Problem →
Print every line of the data below without changing anything.

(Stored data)
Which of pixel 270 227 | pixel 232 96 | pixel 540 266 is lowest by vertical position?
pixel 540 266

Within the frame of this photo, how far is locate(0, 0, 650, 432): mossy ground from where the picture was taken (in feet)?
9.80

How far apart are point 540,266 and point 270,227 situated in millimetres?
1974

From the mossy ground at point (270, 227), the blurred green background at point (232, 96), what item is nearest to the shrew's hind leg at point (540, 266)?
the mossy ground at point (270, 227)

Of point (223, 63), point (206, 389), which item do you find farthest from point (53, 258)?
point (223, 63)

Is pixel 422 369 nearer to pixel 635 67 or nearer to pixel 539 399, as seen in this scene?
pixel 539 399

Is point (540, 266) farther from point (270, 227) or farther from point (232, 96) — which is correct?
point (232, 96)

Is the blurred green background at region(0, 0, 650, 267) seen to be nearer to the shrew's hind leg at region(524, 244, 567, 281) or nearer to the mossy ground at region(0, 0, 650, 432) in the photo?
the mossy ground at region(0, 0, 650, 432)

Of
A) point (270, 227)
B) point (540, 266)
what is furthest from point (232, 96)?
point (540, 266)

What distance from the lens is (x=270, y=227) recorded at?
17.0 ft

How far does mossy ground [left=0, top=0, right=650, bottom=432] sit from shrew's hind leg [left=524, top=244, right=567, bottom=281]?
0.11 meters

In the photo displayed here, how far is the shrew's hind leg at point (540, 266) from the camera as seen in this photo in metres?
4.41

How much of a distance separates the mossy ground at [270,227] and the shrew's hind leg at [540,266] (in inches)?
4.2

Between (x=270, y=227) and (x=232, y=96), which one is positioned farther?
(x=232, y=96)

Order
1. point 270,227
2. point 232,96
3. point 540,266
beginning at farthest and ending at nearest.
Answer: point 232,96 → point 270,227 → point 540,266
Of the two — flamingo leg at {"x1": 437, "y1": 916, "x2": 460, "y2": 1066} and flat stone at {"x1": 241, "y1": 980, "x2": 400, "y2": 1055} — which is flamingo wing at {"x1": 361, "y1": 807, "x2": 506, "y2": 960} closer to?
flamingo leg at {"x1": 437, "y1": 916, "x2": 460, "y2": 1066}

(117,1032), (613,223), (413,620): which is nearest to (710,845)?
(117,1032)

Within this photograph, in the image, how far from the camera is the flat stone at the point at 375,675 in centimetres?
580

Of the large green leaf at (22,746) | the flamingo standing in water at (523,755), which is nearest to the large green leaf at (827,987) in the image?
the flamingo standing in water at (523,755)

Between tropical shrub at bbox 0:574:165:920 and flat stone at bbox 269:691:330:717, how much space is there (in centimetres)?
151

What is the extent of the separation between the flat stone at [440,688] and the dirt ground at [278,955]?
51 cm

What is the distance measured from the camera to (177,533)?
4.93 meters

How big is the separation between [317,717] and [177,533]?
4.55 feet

Exercise output →
Which of pixel 270 227 | pixel 232 96 | pixel 540 266 is lowest by vertical position?
pixel 540 266

Within the frame of this photo, how far is locate(0, 0, 650, 432): mossy ground from where the picture was taken (in feet)?
9.80

How far apart are point 540,266 and point 270,227 situated in millimetres?
1974

From the mossy ground at point (270, 227), the blurred green background at point (232, 96), what item is nearest to the shrew's hind leg at point (540, 266)?
the mossy ground at point (270, 227)

Of point (223, 63), point (206, 389), which item do you find farthest from point (53, 258)?
point (223, 63)

Is pixel 422 369 nearer to pixel 635 67 or nearer to pixel 539 399, as seen in this scene?
pixel 539 399

Is point (540, 266) farther from point (270, 227) or farther from point (232, 96) — which is correct?
point (232, 96)

Is the blurred green background at region(0, 0, 650, 267) seen to be nearer to the shrew's hind leg at region(524, 244, 567, 281) or nearer to the mossy ground at region(0, 0, 650, 432) in the photo?
the mossy ground at region(0, 0, 650, 432)

Of
A) point (270, 227)
B) point (540, 266)
what is furthest from point (232, 96)?
point (540, 266)

What distance from the lens is (x=270, y=227) recorded at?
17.0 ft

How far does mossy ground [left=0, top=0, right=650, bottom=432] sit from shrew's hind leg [left=524, top=244, right=567, bottom=281]?
0.11 meters

In the photo displayed here, how far is the shrew's hind leg at point (540, 266) from the camera as seen in this photo in metres?
4.41

How much of a distance separates the mossy ground at [270,227] and the shrew's hind leg at [540,266] (in inches)?
4.2

Between (x=270, y=227) and (x=232, y=96), which one is positioned farther?
(x=232, y=96)

Order
1. point 270,227
2. point 232,96
3. point 540,266
beginning at farthest and ending at nearest.
Answer: point 232,96 → point 270,227 → point 540,266
Of the two — flamingo leg at {"x1": 437, "y1": 916, "x2": 460, "y2": 1066} and flat stone at {"x1": 241, "y1": 980, "x2": 400, "y2": 1055} — which is flamingo wing at {"x1": 361, "y1": 807, "x2": 506, "y2": 960} closer to?
flamingo leg at {"x1": 437, "y1": 916, "x2": 460, "y2": 1066}

(117,1032), (613,223), (413,620): which is nearest to (710,845)?
(117,1032)

Within this photograph, in the image, how far from the camera is the flat stone at the point at 375,675 in centimetres?
580

Of the large green leaf at (22,746) | the flamingo standing in water at (523,755), which is nearest to the large green leaf at (827,987) in the image?
the flamingo standing in water at (523,755)

Between tropical shrub at bbox 0:574:165:920 and flat stone at bbox 269:691:330:717, how much space is there (in centimetres)?
151

What is the extent of the separation between the flat stone at [440,688] and the dirt ground at [278,955]?
51 cm

What is the distance measured from the camera to (177,533)?
4.93 meters

How big is the separation between [317,717] and [177,533]?
4.55 feet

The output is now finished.